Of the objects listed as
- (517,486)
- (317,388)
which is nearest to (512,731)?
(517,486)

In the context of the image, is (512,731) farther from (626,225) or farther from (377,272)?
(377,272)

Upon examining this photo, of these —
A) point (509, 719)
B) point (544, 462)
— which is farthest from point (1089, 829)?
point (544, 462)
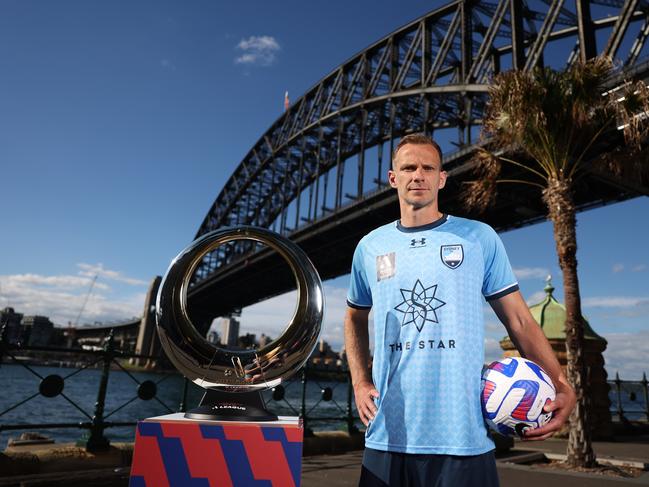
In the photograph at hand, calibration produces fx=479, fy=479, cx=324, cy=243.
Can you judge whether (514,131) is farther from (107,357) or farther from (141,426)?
(141,426)

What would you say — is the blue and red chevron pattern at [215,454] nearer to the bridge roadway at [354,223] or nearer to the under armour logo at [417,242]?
the under armour logo at [417,242]

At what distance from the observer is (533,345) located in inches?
64.0

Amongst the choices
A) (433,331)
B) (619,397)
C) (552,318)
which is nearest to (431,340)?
(433,331)

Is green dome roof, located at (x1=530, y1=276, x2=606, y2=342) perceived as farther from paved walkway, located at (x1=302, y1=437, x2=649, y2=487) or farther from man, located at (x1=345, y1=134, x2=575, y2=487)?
man, located at (x1=345, y1=134, x2=575, y2=487)

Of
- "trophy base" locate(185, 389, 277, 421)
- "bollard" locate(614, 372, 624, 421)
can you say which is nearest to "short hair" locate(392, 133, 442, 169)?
"trophy base" locate(185, 389, 277, 421)

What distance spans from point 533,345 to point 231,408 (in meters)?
1.03

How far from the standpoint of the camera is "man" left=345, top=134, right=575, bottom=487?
1478mm

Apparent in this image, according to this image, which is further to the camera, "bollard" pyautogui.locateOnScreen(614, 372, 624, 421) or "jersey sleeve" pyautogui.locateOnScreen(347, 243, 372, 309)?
"bollard" pyautogui.locateOnScreen(614, 372, 624, 421)

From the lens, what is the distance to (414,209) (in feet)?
5.74

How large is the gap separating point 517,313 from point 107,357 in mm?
5545

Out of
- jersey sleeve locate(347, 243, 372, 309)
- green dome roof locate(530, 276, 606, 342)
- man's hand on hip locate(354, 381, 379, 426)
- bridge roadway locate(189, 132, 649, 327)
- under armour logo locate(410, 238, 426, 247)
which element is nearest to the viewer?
man's hand on hip locate(354, 381, 379, 426)

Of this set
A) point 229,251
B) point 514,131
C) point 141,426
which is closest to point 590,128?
point 514,131

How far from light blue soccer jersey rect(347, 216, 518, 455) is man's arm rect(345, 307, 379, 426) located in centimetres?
4

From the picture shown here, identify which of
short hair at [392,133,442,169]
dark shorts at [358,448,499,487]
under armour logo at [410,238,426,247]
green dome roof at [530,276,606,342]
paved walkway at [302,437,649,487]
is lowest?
paved walkway at [302,437,649,487]
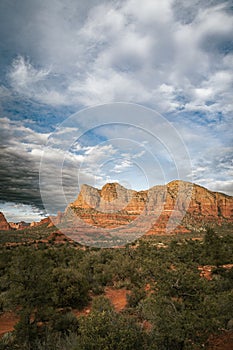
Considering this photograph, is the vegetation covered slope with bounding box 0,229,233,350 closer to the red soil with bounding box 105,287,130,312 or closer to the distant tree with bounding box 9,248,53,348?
the distant tree with bounding box 9,248,53,348

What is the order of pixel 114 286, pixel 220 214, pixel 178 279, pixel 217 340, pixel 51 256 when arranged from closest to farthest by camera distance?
pixel 178 279
pixel 217 340
pixel 114 286
pixel 51 256
pixel 220 214

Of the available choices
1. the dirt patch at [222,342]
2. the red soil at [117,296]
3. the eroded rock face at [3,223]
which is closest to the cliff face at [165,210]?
the red soil at [117,296]

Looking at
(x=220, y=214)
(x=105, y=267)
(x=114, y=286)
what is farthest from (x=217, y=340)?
(x=220, y=214)

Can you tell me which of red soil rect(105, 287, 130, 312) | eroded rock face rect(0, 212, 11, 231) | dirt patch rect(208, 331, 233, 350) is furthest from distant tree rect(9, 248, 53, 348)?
eroded rock face rect(0, 212, 11, 231)

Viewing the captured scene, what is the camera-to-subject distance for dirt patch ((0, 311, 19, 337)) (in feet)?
32.4

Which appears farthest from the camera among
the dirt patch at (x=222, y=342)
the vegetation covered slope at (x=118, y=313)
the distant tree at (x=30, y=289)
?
the distant tree at (x=30, y=289)

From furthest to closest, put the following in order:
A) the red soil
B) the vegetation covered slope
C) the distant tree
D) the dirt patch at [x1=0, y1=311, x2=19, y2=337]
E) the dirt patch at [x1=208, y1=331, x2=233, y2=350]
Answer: the red soil, the dirt patch at [x1=0, y1=311, x2=19, y2=337], the distant tree, the dirt patch at [x1=208, y1=331, x2=233, y2=350], the vegetation covered slope

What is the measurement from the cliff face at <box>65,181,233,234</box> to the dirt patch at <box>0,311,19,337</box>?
131ft

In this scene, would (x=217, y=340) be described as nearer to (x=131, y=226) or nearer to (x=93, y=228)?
(x=93, y=228)

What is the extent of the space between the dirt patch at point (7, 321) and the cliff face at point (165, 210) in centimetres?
4006

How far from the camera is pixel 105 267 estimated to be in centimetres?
2031

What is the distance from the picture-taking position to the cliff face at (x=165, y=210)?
8056cm

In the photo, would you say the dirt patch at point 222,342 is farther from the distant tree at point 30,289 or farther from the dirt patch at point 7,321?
the dirt patch at point 7,321

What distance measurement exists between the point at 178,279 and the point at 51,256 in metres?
17.8
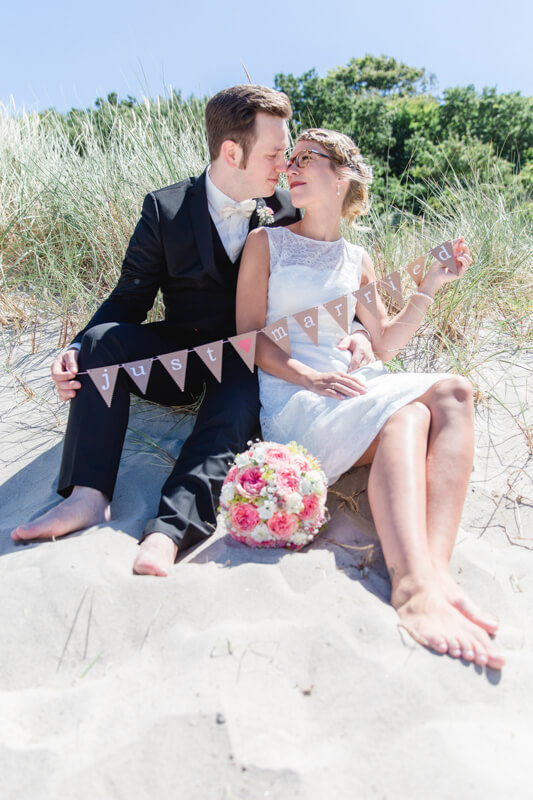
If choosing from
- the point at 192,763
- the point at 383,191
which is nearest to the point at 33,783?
the point at 192,763

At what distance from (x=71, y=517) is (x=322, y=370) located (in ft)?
4.87

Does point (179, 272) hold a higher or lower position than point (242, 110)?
lower

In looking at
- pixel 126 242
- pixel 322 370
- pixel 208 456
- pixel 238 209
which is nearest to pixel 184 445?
pixel 208 456

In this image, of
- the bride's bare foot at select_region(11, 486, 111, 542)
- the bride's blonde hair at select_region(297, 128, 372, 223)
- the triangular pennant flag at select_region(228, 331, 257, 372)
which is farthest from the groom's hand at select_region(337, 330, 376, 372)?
the bride's bare foot at select_region(11, 486, 111, 542)

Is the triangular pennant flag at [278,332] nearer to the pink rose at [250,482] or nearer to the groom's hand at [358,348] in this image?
the groom's hand at [358,348]

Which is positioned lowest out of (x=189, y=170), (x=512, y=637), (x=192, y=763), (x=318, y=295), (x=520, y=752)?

Request:
Copy the listing in full and without alteration, omitting every picture.

Result for this exercise:
Of the objects listed as
- (517,486)
- (317,388)
which is nearest to (512,731)?
(517,486)

In the context of the image, is (512,731) farther from (626,225) or farther from (377,272)?
(377,272)

Upon examining this photo, of these —
A) point (509, 719)
B) point (544, 462)
— which is farthest from point (1089, 829)?
point (544, 462)
In the photograph at hand, calibration produces fx=479, fy=479, cx=324, cy=243.
Can you judge whether (514,131) is farther from (107,357) or farther from (141,426)?
(141,426)

What would you say — is the blue and red chevron pattern at [215,454] nearer to the bridge roadway at [354,223] or nearer to the under armour logo at [417,242]?
the under armour logo at [417,242]

At what distance from the observer is (533,345) located in inches?
64.0

Amongst the choices
A) (433,331)
B) (619,397)
C) (552,318)
which is nearest to (431,340)?
(433,331)

Is green dome roof, located at (x1=530, y1=276, x2=606, y2=342) perceived as farther from paved walkway, located at (x1=302, y1=437, x2=649, y2=487) or farther from man, located at (x1=345, y1=134, x2=575, y2=487)?
man, located at (x1=345, y1=134, x2=575, y2=487)

Of
- "trophy base" locate(185, 389, 277, 421)
- "bollard" locate(614, 372, 624, 421)
can you say which is nearest to "short hair" locate(392, 133, 442, 169)?
"trophy base" locate(185, 389, 277, 421)

What distance spans from point 533,345 to point 231,408 (in meters)?
1.03

How far from the standpoint of the camera is "man" left=345, top=134, right=575, bottom=487?
1478mm

Apparent in this image, according to this image, which is further to the camera, "bollard" pyautogui.locateOnScreen(614, 372, 624, 421) or "jersey sleeve" pyautogui.locateOnScreen(347, 243, 372, 309)?
"bollard" pyautogui.locateOnScreen(614, 372, 624, 421)

From the lens, what is the distance to (414,209) (in feet)?
5.74

How large is the gap separating point 517,313 from point 107,357 in mm?
5545

Out of
- jersey sleeve locate(347, 243, 372, 309)
- green dome roof locate(530, 276, 606, 342)
- man's hand on hip locate(354, 381, 379, 426)
- bridge roadway locate(189, 132, 649, 327)
- under armour logo locate(410, 238, 426, 247)
which element is nearest to the viewer?
man's hand on hip locate(354, 381, 379, 426)

Of this set
A) point 229,251
B) point 514,131
C) point 141,426
which is closest to point 590,128?
point 514,131

How far from light blue soccer jersey rect(347, 216, 518, 455) is man's arm rect(345, 307, 379, 426) located in centimetres?
4

From the picture shown here, identify which of
short hair at [392,133,442,169]
dark shorts at [358,448,499,487]
under armour logo at [410,238,426,247]
green dome roof at [530,276,606,342]
paved walkway at [302,437,649,487]
is lowest?
paved walkway at [302,437,649,487]
Considering this photograph, is the vegetation covered slope with bounding box 0,229,233,350 closer to the red soil with bounding box 105,287,130,312 or closer to the distant tree with bounding box 9,248,53,348?
the distant tree with bounding box 9,248,53,348

What is the order of pixel 114 286, pixel 220 214, pixel 178 279, pixel 217 340, pixel 51 256 when arranged from closest to farthest by camera distance?
pixel 178 279
pixel 217 340
pixel 114 286
pixel 51 256
pixel 220 214

Of the available choices
1. the dirt patch at [222,342]
2. the red soil at [117,296]
3. the eroded rock face at [3,223]
which is closest to the cliff face at [165,210]?
the red soil at [117,296]

Looking at
(x=220, y=214)
(x=105, y=267)
(x=114, y=286)
what is farthest from (x=217, y=340)?
(x=220, y=214)

Can you tell me which of red soil rect(105, 287, 130, 312) | eroded rock face rect(0, 212, 11, 231) | dirt patch rect(208, 331, 233, 350) is furthest from distant tree rect(9, 248, 53, 348)?
eroded rock face rect(0, 212, 11, 231)

Viewing the captured scene, what is the camera-to-subject distance for dirt patch ((0, 311, 19, 337)) (in feet)?
32.4

Which appears farthest from the camera among
the dirt patch at (x=222, y=342)
the vegetation covered slope at (x=118, y=313)
the distant tree at (x=30, y=289)
?
the distant tree at (x=30, y=289)

From furthest to closest, put the following in order:
A) the red soil
B) the vegetation covered slope
C) the distant tree
D) the dirt patch at [x1=0, y1=311, x2=19, y2=337]
E) the dirt patch at [x1=208, y1=331, x2=233, y2=350]
Answer: the red soil, the dirt patch at [x1=0, y1=311, x2=19, y2=337], the distant tree, the dirt patch at [x1=208, y1=331, x2=233, y2=350], the vegetation covered slope

What is the measurement from the cliff face at <box>65,181,233,234</box> to the dirt patch at <box>0,311,19,337</box>?
131ft

In this scene, would (x=217, y=340) be described as nearer to (x=131, y=226) or nearer to (x=93, y=228)?
(x=93, y=228)

What is the extent of the space between the dirt patch at point (7, 321) and the cliff face at point (165, 210) in centimetres?
4006

How far from the camera is pixel 105 267 estimated to be in centimetres?
2031

What is the distance from the picture-taking position to the cliff face at (x=165, y=210)?
8056cm

In the photo, would you say the dirt patch at point 222,342 is farther from the distant tree at point 30,289 or farther from the dirt patch at point 7,321?
the dirt patch at point 7,321

What distance measurement exists between the point at 178,279 and the point at 51,256 in metres?
17.8
If choosing from
- the point at 192,763
- the point at 383,191
which is nearest to the point at 33,783?
the point at 192,763

At what distance from (x=71, y=517) is (x=322, y=370) located (in ft)?
4.87

Does point (179, 272) hold a higher or lower position than point (242, 110)?
lower

In looking at
- pixel 126 242
- pixel 322 370
- pixel 208 456
- pixel 238 209
which is nearest to pixel 184 445?
pixel 208 456

In this image, of
- the bride's bare foot at select_region(11, 486, 111, 542)
- the bride's blonde hair at select_region(297, 128, 372, 223)
- the triangular pennant flag at select_region(228, 331, 257, 372)
which is farthest from the groom's hand at select_region(337, 330, 376, 372)?
the bride's bare foot at select_region(11, 486, 111, 542)

Is the triangular pennant flag at [278,332] nearer to the pink rose at [250,482] or nearer to the groom's hand at [358,348] in this image?
the groom's hand at [358,348]

Which is positioned lowest out of (x=189, y=170), (x=512, y=637), (x=192, y=763), (x=318, y=295), (x=520, y=752)?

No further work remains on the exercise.